The lesson for us as adults is to provide a healthy media ecology to our children rather than taking social media completely off the table. This is tougher work than a ban. But it requires us to confront our dissonance on the doctrine of tech-driven innovation that is exempt from regulation, where on one day we demonise social media and on another, worship AI.

(Source: The Hindu)

Q1.

After the Ghaziabad tragedy, a State government proposes a blanket ban on under-16 social media accounts, enforced through mandatory age verification linked to an official ID. Civil liberties groups argue this will create a surveillance pipeline, while the government says it is the only “swift” solution. Based on the passage, which is the strongest critique of this policy?

A. The ban will immediately reduce teen anxiety, so the critique is misplaced.
B. The policy is justified because other democracies have already adopted it successfully.
C. The ban is technically porous and may push adolescents to VPNs or unmoderated spaces, while ID-linking risks mass surveillance.
D. The policy is wrong only because it ignores that social media has no proven harms.

Answer: C

Q2.

A school principal argues: “If social media is harming adolescents, the easiest solution is to remove it completely.
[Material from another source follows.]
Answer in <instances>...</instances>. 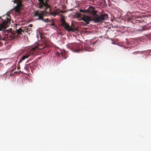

If the ban works for some, it should work for all.” A student responds: “Bans don’t solve the root problem; they just look decisive.” Which option best captures the student’s reasoning in line with the passage?

A. The ban will fail because teenagers will never follow any rules.
B. Social media harms are exaggerated and only apply outside India.
C. A ban is a blunt, symbolic response to a complex issue that may reduce accountability of platforms while harming young people’s rights.
D. The ban will succeed only if schools enforce it strictly.

Answer: C

Q3.

A parliamentary committee is considering two proposals:
(1) Ban under-16 accounts across major platforms.
(2) Introduce a “duty of care” regime for platforms with penalties, enforced by an independent expert regulator.
Which option best reflects what the passage would most likely support?

A. Proposal (2), because it targets platform architecture and accountability rather than relying on bans.
B. Proposal (1), because removing access is the most direct way to prevent harm.
C. Proposal (1), because global evidence proves bans are the only effective solution.
D. Neither, because the passage rejects any regulation of technology.

Answer: A

Q4.

A district official notes that in several villages, families already restrict girls’ phone access. After a government announcement about under-16 “policing,” many parents decide to confiscate phones from adolescent girls entirely “to avoid trouble.” Which conclusion is most consistent with the passage?

A. The policy is fair because it treats boys and girls equally under the law.
B. The policy will improve digital literacy by discouraging internet use among minors.
C. The policy will likely reduce online harms because it prevents all access.
D. A ban may intensify existing gender inequalities by disproportionately restricting girls’ internet access and social mobility.

Answer: D

Q5.

After public outrage over social media harms, a regulator proposes strict rules only for social media. Separately, schools report students increasingly using AI chatbots for emotional advice, and a civil society group flags child-safety failures in conversational AI. Based on the passage, what is the best critique of regulating only social media?

A. AI tools are always safer because they are not “social.”
B. Regulation should be consistent across technologies that can harm children, including AI systems integrated into or used alongside social platforms.
C. Regulating AI first will automatically fix social media harms.
D. Since evidence is uncertain, no regulation is needed anywhere.